От этих смелых речей у пропитанных алкоголем и живьем разлагающихся дикарей замирали сердца. Спокойствию и скотскому житью их грозила опасность.
И вот от пламенных протестов и угроз новые, ненавистные им люди перешли к делу…
Крыса, ковыляя к эстакаде, вспомнил приход броненосца, тысячные толпы, палатку, матроса. Матрос лежит, накрытый красной материей, спокойный, со скрещенными руками. В голове мерцает свеча…

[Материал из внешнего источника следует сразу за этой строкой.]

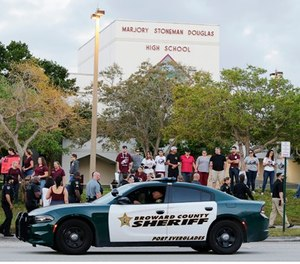 A patrol car drives by Marjory Stoneman Douglas High School in Parkland, Fla., Wednesday, Feb. 28, 2018. (AP Photo/Terry Renna)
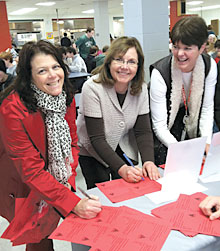 From left, Roberta Bittel, Student Government advisor; Canandaigua TA President Cheryl Birx; and special education teacher Barb Morgan sign valentines for lawmakers.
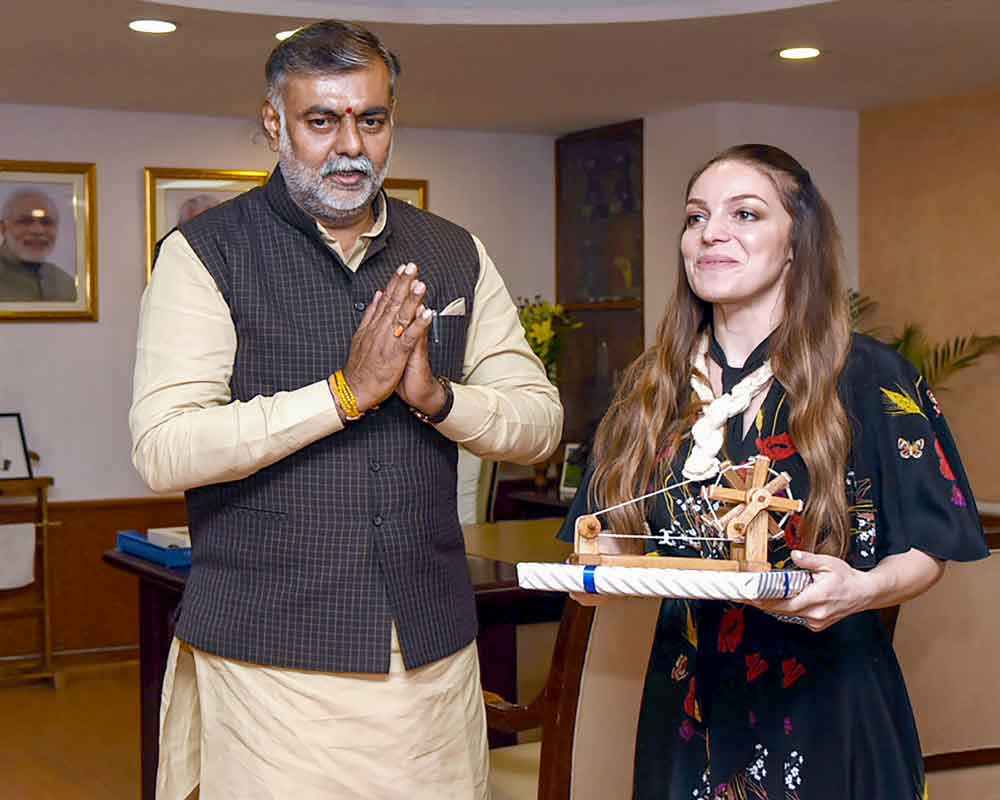 Minister of State for Culture and Tourism (I/C) Prahalad Singh Patel presents the traditional Charkha as souvenir to the Head of the Federal Agency for Tourism, Russia - PTI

«Потом, потом, господи!..» Все завертелось перед ним, заплясало, окрасилось пламенем…
Крыса вспомнил дальше, как в отчаянии он метался в обезумевшей толпе, дергал за рукав то одного, то другого босяка и слезно умолял:
– Брось! Опомнись! Себя же и всех нас губишь! Ему удалось у одного вырвать факел. Но прочие не слушали его. Толкали его, смеялись, и он плакал, глядя, как пылают пароходы, пакгаузы, эстакада, клепки. Ему казалось, что конец света настал.